Here's how our product development teams deliver code. Our scrum teams practice 2 or 3-week sprints, with two or three releases each year. Many of our scrum teams deliver code to customers at the end of each sprint--but always just for acceptance testing, not for enterprise deployment. Only releases are designated for enterprise deployment. Also, the last sprint of each release cycle is a wrap-up sprint with little or no new code development beyond bug fixes.
Given these practices, we decided to have two definitions of 'done'. At the end of each sprint, each story is accepted as functionally complete--coded, documented and functionally tested. Enterprise readiness testing is then performed the following sprint. So, at the end of the following sprint--at the latest--the stories from the previous sprint are accepted as enterprise-ready. And since no new stories are completed in the last sprint before a release, this gives the enterprise test team time to catch up.
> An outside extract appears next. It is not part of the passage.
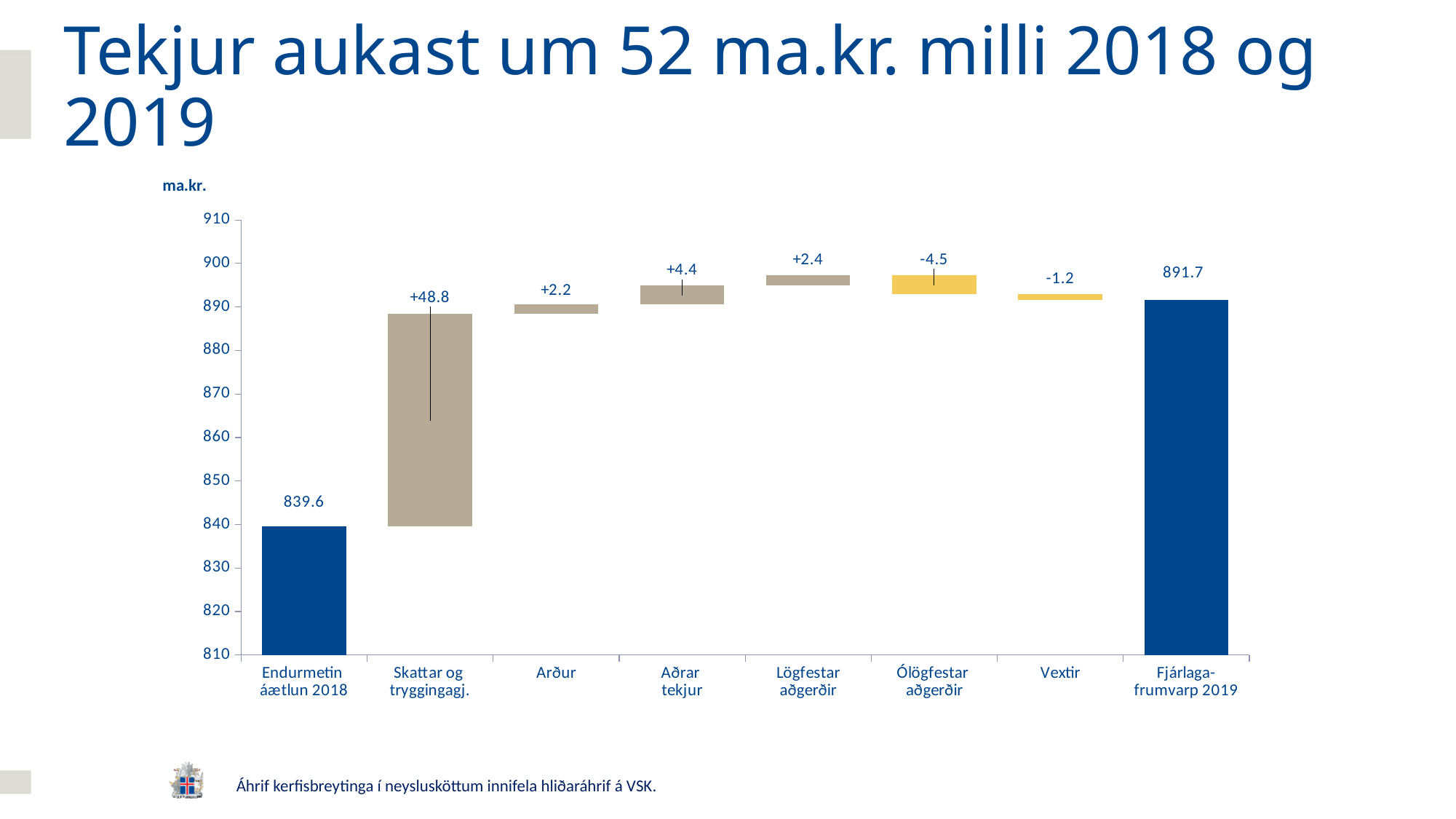
How many categories are shown on the x axis? 8 Which category shows the largest negative change? Ólögfestar aðgerðir What is the difference between the Fjárlagafrumvarp 2019 value and the Endurmetin áætlun 2018 value? 52.1 What is the value for Fjárlagafrumvarp 2019? 891.7 What change is shown for Ólögfestar aðgerðir? -4.5 Which category shows the largest positive change? Skattar og tryggingagj. What change is shown for Skattar og tryggingagj.? +48.8 What kind of chart is shown on the slide? Bar chart (waterfall) Which change is larger, Aðrar tekjur or Arður? Aðrar tekjur What change is shown for Vextir? -1.2 What is the value for Endurmetin áætlun 2018? 839.6 What unit is shown above the y axis? ma.kr.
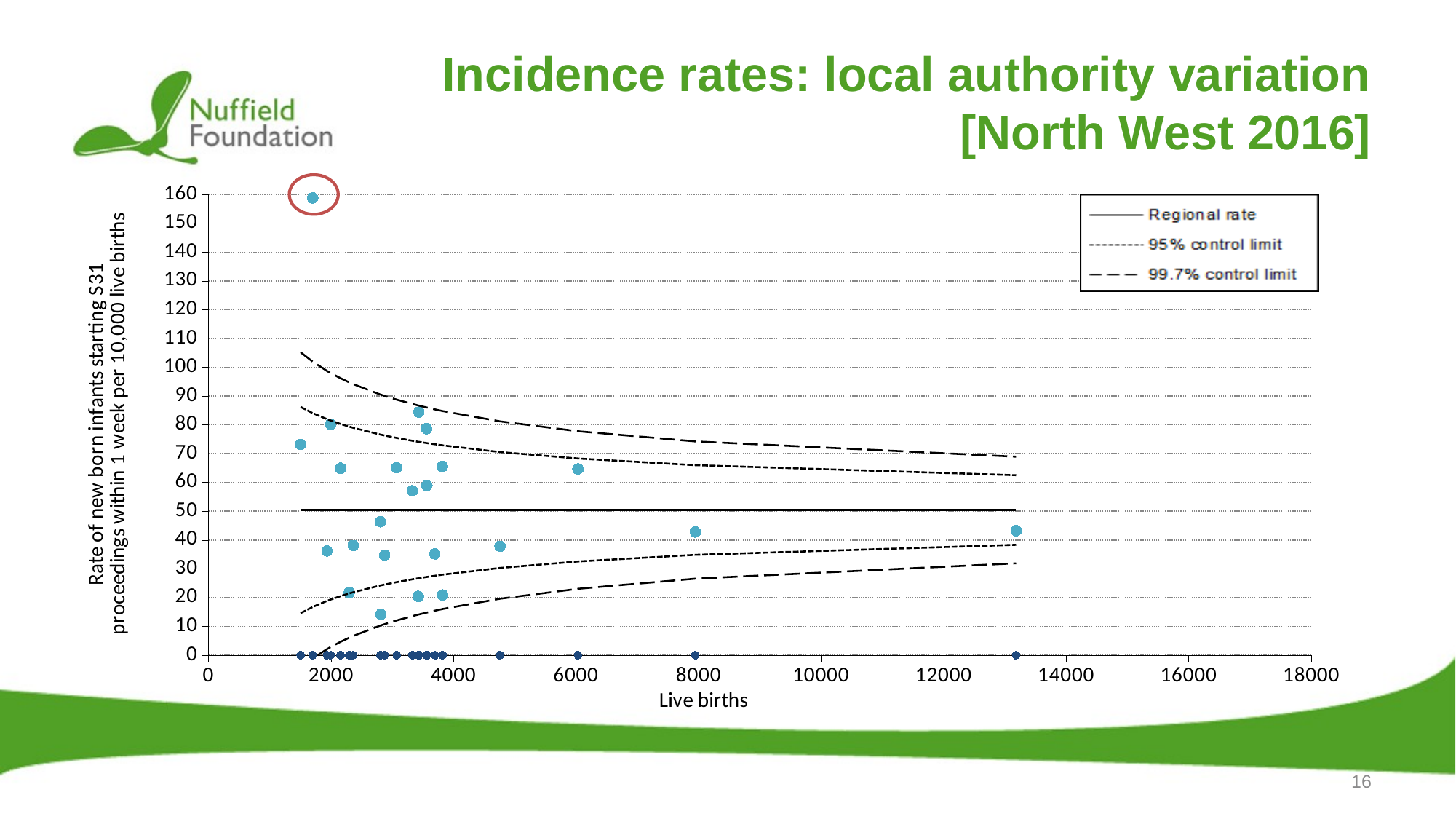
Does the lower 95% control limit line rise or fall as live births increase along the x axis? rise Is the value of the point plotted at about 6,000 live births greater or less than 50? greater At what y-axis value does the solid Regional rate line sit? 50 What is the title of the chart's x axis? Live births What is the highest value shown on the y axis? 160 Is the value of the point plotted at about 13,000 live births greater or less than 50? less Which legend entry is drawn as a solid line? Regional rate Is the value of the circled point at the top of the chart greater or less than 140? greater What kind of chart is shown on the slide? scatter plot How many entries does the chart legend list? 3 Does the upper 99.7% control limit line rise or fall as live births increase along the x axis? fall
Some of our scrum teams have gone well beyond (or below?) the one-sprint-behind model. They hand off new stories for enterprise testing as soon as they're done and get the enterprise testing completed well before the end of the following sprint.
The institutional constraint of having enterprise testing done on the other side of the world requires significant compromises to several agile principles, most notably, The most efficient and effective method of conveying information to and within a development team is face-to-face conversation. But our scrum teams continually try to keep the principles in mind and to understand the cost of their compromises. Given the constraint, most of our scrum teams--and the company as a whole--have been satisfied with the results of the enterprise readiness testing.
In another post, I'll share some of the details of how we manage the enterprise testing work in our sprints.